These included files handle the different OSTYPEs and differences in message formats between each (e.g. the output of the df command has different headings for some OSes).
My guess is Darwin is something like OS X, you’re right that there’s nothing for modern MacOS. Maybe Darwin would work.
Alternatively, if you can make the output resemble what you’d get from a Unix client then you could use OSTYPE = one of the unix types (possibly one of the BSDs, as MacOS has BSD origins).
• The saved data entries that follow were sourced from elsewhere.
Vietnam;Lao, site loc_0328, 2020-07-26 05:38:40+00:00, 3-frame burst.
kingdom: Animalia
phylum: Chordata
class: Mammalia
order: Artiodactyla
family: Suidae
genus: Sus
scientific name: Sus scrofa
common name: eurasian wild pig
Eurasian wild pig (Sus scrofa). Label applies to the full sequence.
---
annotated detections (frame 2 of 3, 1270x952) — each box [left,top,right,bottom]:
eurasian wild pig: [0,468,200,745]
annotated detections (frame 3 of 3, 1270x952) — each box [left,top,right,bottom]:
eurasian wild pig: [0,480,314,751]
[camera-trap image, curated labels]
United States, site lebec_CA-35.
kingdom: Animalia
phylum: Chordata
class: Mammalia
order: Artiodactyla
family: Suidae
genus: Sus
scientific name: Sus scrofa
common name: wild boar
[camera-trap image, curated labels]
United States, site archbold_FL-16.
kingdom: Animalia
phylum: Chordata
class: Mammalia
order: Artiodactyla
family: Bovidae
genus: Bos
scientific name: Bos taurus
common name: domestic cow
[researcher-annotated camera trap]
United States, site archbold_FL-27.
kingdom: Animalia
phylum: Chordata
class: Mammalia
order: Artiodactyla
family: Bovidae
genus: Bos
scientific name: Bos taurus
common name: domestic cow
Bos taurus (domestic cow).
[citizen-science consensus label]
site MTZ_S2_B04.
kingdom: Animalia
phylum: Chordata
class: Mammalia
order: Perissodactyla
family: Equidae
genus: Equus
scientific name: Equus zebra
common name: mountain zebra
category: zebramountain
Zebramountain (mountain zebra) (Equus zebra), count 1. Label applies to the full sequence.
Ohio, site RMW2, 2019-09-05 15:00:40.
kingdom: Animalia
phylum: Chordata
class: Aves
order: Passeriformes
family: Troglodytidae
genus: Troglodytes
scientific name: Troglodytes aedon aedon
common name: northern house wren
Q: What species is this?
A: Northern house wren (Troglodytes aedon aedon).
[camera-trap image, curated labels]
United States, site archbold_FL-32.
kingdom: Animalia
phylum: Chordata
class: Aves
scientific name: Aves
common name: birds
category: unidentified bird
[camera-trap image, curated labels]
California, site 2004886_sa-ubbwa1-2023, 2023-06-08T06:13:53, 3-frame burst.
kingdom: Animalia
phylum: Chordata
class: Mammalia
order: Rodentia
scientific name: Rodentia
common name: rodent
I‘d be tempted to start with darwin, and look in xymond/client/darwin.c - note that xymond_client is probably expecting to see some sections that you may not be sending yet:
timestr = getdata("date"); uptimestr = getdata("uptime"); clockstr = getdata("clock"); msgcachestr = getdata("msgcache"); whostr = getdata("who"); psstr = getdata("ps"); topstr = getdata("top"); dfstr = getdata("df"); inodestr = getdata("inode"); meminfostr = getdata("meminfo"); msgsstr = getdata("msgs"); netstatstr = getdata("netstat"); ifstatstr = getdata("ifstat"); portsstr = getdata("ports");Cheers
Zak
*From:* Kris Springer <kspringer@innovateteam.com> <kspringer@innovateteam.com> *Sent:* Wednesday, July 10, 2024 5:37 AM *To:* Xymon mailinglist <xymon@xymon.com> <xymon@xymon.com>; Jeremy Laidman <jeremy@laidman.org> <jeremy@laidman.org> *Subject:* [External] [Xymon] Re: analysis tolerances not applying to scripted MacOS host
*CAUTION:* External email. Be cautious with links and attachments.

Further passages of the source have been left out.